Everything laces such commentary throughout the rest of its multiverse exploration. Some of the film’s most compelling moments come when it speaks to its audience come in the form of advice or imperatives. The Waymond in the film’s Wong Kar-wai universe tells Evelyn, “When I choose to see the good side of things, I’m not being naïve. It’s strategic and necessary.” Another version of Waymond implores both within the film and without: “The only thing that I do know is that we have to be kind. Please. Be kind, especially when we don’t know what’s going on.”

The rock scenes, though, serve as a repository. Slow and silent except for the soft sound of wind, they rely on camera angles and close-ups atypical of the rest of the film for their animation. And when the actors are replaced with rocks, the emoting comes from the audience. The ultimate destination for affect, the surplus of which divines release, is the return of the family drama in EEAAO‘s penultimate scenes. Here, what matters most are things that are very basic when compared with the collapse of all existence: love and family. The larger narrative of Evelyn versus Jobu Tupaki runs alongside and often gets tangled up with the family drama, which keeps spousal and filial love at its center. After a momentary lapse, Evelyn resists Jobu’s nothingness and sees her life with Waymond in flashbacks. She recognizes the love that was there all along and hugs her husband. After this, Evelyn’s mission to defeat Jobu is motivated by love for her daughter.
This motivation makes Evelyn so powerful that she attracts the attention of counterparts from the Alpha-Universe, the first universe to make contact with others. When they riddle her with bullets, she simply turns them into plastic googly eyes. Evelyn places one on her forehead like it’s the mind’s eye as imagined by Taoist thought, then shoots the rest back at her assailants. It’s a nod to Waymond, who saw the world with kinder eyes. Behind all the flash and fighting is Everything Everywhere All At Once‘s message, quite possibly just this: Love is a real force in the universe.
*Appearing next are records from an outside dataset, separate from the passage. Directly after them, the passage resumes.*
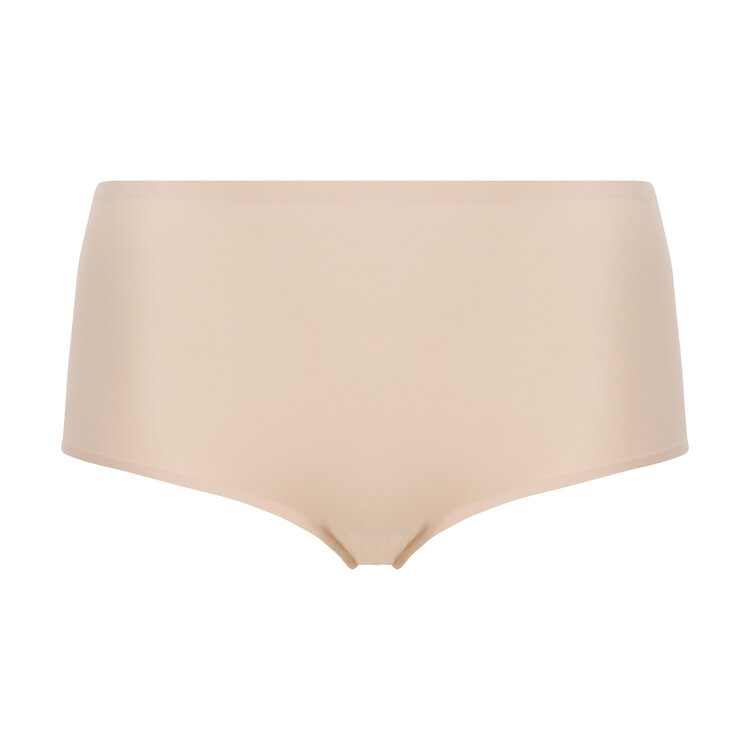 Chantelle Soft Stretch Seamless High Rise Brief - Sand (1N)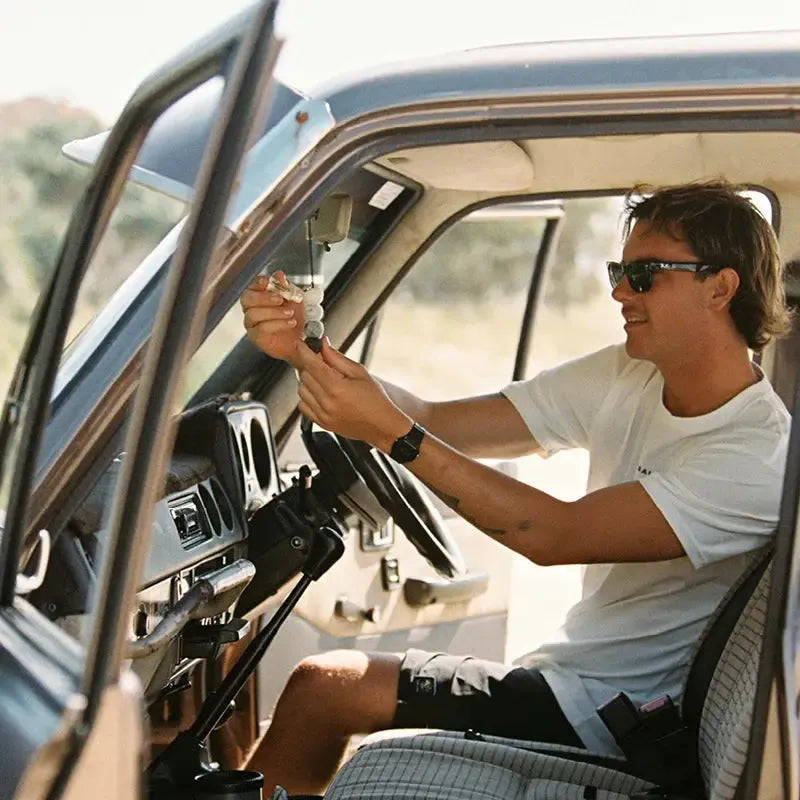 Rugged Smelly Balls | Tobacco Vanilla Fragrance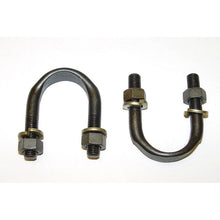 Load image into Gallery viewer, Omix U-Bolt Yoke 41-10 Willys & Jeep Models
Before the Academy Awards, the film’s distributor, A24, auctioned off mementos from the film, raising over half a million dollars for the Asian Mental Health Project, the Laundry Workers Center, and the Transgender Law Center. The auction reminds us that the medium of film can have a tangible effect on people’s lives. Harrison Ford said as much in less tangible terms when he announced the 10 nominees for Best Picture: “Movies can transform our lives. The movies we honor tonight have real power.” It’s a clichéd statement – but so is the genre of love stories. And there’s still truth in it. The Daniels understand the power of such truth and the instrumentality of affect. It’s for this reason that their film will far outlast its Oscar moment.